The angle of minimum deviation measured with a prism is ${30}^{\circ }$ and the angle of prism is ${60}^{\circ }$. The refractive index of the prism material is
A. $\sqrt{2}$
B. 2
C. ${\displaystyle \frac{3}{2}}$
D. ${\displaystyle \frac{4}{3}}$

Answer 1

Hint: The refractive index of a material is a dimensionless quantity that determines the ratio of the speed of light in vacuum to the speed of light in medium. A prism is a transparent medium with two polished and one grounded faces. The angle between the polished faces is called the refracting angle.

Formula used: $\mu ={\displaystyle \frac{\sin {\displaystyle \frac{A+D}{2}}}{\sin {\displaystyle \frac{A}{2}}}}$

Complete step by step answer:
The refractive index of the prism is given by the relation
$\mu ={\displaystyle \frac{\sin {\displaystyle \frac{A+D}{2}}}{\sin {\displaystyle \frac{A}{2}}}}$
Where, μ represents the refractive index
     D is the angle of minimum deviation
     A is the angle of prism
Angle of prism is the angle between two lateral faces of the prism.

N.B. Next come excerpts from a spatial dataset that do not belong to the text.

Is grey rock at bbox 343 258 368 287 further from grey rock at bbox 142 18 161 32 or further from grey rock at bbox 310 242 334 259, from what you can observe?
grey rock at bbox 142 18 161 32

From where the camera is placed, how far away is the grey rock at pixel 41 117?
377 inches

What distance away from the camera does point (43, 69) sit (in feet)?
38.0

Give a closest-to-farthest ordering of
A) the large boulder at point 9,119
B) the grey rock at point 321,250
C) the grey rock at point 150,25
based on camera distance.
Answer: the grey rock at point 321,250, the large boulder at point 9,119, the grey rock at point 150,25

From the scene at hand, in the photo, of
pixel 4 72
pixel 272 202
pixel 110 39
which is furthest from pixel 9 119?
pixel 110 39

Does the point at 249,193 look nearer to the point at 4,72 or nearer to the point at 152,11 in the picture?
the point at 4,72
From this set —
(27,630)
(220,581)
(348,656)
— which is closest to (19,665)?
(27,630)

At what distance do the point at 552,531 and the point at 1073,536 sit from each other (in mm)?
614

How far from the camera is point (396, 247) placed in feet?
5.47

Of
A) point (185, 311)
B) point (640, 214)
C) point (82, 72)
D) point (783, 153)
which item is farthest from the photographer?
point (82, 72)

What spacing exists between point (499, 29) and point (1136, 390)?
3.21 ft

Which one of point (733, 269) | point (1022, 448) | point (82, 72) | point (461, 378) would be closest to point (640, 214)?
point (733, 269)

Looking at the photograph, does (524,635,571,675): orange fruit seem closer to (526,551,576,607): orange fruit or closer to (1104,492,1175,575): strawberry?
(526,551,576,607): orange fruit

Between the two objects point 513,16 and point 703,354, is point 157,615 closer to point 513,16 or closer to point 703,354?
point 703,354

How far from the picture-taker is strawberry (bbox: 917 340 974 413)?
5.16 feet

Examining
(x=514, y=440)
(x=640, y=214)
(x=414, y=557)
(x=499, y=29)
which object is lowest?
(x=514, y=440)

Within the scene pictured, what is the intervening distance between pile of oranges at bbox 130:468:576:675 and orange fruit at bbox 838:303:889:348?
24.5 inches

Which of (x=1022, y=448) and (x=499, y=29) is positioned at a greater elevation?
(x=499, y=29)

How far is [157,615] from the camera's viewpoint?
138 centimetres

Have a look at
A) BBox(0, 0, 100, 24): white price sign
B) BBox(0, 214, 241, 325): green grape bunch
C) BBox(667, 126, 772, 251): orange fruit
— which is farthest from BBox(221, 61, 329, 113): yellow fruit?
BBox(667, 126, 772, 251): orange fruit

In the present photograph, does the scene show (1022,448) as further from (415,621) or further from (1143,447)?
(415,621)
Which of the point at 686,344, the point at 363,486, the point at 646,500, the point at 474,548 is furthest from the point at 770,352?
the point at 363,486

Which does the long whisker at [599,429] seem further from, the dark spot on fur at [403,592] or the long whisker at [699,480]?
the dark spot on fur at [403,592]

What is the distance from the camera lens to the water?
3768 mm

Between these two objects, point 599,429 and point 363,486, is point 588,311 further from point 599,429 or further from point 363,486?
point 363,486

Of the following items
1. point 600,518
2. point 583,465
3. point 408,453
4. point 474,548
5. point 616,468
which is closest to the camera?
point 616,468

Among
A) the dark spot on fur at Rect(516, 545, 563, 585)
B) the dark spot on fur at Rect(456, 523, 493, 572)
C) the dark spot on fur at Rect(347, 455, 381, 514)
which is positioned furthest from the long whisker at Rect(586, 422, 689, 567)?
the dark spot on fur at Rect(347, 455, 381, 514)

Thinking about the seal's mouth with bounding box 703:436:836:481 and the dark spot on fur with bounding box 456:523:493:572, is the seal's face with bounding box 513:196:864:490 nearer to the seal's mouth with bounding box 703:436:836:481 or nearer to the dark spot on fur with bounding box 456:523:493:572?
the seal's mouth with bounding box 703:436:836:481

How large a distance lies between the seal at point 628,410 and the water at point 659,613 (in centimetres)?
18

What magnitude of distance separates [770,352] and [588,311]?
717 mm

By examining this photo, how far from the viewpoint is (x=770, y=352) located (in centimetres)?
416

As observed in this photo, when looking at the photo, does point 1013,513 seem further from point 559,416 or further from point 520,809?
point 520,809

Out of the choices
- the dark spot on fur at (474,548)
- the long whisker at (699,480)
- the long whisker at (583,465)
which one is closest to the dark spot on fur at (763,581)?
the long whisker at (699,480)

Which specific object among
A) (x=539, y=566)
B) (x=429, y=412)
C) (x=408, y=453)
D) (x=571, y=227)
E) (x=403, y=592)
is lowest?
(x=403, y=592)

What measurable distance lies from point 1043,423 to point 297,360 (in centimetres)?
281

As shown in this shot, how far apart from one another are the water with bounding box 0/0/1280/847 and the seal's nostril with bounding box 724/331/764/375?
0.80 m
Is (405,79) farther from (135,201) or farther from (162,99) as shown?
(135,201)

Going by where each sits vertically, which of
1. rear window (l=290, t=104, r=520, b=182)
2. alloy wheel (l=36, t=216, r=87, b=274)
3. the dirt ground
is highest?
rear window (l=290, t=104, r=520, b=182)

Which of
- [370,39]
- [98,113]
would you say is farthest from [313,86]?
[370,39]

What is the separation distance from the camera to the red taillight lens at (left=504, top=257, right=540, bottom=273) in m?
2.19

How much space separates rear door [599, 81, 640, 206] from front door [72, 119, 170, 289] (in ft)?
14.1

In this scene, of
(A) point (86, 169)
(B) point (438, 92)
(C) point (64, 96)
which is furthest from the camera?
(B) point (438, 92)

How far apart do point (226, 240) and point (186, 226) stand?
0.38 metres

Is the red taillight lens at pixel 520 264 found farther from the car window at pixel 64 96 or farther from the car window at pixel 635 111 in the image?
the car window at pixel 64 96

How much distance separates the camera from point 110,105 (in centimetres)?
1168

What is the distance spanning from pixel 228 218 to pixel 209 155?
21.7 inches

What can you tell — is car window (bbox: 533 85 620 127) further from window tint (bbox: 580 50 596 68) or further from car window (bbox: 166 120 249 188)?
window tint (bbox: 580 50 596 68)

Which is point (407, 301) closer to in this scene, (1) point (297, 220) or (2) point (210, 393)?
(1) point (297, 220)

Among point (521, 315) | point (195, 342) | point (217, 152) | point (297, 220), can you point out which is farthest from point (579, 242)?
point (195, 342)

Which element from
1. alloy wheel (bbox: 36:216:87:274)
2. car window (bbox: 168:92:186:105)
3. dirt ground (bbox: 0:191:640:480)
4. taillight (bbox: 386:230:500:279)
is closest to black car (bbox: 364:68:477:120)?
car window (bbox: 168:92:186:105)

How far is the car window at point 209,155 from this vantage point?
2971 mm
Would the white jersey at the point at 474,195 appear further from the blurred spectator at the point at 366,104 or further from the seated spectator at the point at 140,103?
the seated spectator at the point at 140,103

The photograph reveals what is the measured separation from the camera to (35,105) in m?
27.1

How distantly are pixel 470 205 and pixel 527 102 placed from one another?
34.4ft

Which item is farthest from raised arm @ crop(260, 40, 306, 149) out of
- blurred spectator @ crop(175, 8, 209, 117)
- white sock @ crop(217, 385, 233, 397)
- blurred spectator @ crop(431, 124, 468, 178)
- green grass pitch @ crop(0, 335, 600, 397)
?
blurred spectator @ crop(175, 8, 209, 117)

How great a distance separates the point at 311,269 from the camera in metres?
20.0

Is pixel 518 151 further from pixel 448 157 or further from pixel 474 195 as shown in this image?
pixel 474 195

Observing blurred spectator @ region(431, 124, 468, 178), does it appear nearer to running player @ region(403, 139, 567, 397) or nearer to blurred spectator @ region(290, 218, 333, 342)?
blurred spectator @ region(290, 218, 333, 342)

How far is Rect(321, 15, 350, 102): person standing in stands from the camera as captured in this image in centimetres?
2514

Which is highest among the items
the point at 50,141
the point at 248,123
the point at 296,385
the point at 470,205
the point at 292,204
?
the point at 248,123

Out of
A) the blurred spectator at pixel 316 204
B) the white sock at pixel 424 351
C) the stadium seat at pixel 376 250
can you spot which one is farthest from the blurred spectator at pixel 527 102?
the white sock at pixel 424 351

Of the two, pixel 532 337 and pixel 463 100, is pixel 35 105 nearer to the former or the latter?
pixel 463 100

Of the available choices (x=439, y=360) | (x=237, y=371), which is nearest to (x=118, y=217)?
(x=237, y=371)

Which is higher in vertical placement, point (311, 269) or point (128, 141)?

When a light ray is passed through the prism, it makes an emergent ray and bends at an angle to the direction of incident light rays. This angle is known as the angle of deviation of the prism.

The smallest angle through which a light is bent by the element is known as minimum deviation. It is denoted by ‘D’. In prism, the deviation angle is minimum if the incident rays form equal angles with the prism faces. It is dependent upon the material of the prism, the angle and wavelength of incident rays.
The given angle of minimum deviation is ${30}^{\circ }$ and the given angle of prism is ${60}^{\circ }$
$\mu ={\displaystyle \frac{\sin {\displaystyle \frac{A+D}{2}}}{\sin {\displaystyle \frac{A}{2}}}}$
Lets substitute the given values in the above formula.
$\mu ={\displaystyle \frac{\sin \left({\displaystyle \frac{60+30}{2}}\right)}{\sin {\displaystyle \frac{60}{2}}}}$
$\mu ={\displaystyle \frac{\sin \left({\displaystyle \frac{90}{2}}\right)}{\sin 30}}$
$\mu ={\displaystyle \frac{\sin 45}{\sin 30}}$
We know, $\sin {45}^{\circ }={\displaystyle \frac{1}{\sqrt{2}}}$ and $\sin {30}^{\circ }={\displaystyle \frac{1}{2}}$
Therefore, $\mu ={\displaystyle \frac{1}{\sqrt{2}}}\times {\displaystyle \frac{2}{1}}$
$\mu =\sqrt{2}$
The correct answer for the given question is option (A).

Note: The refractive index formula is given by applying the angle of incidence and angle of emergent ray in the Snell’s rule. Snell’s law is usually used to describe the relationship between the angles of incidence and refraction between two isotropic media.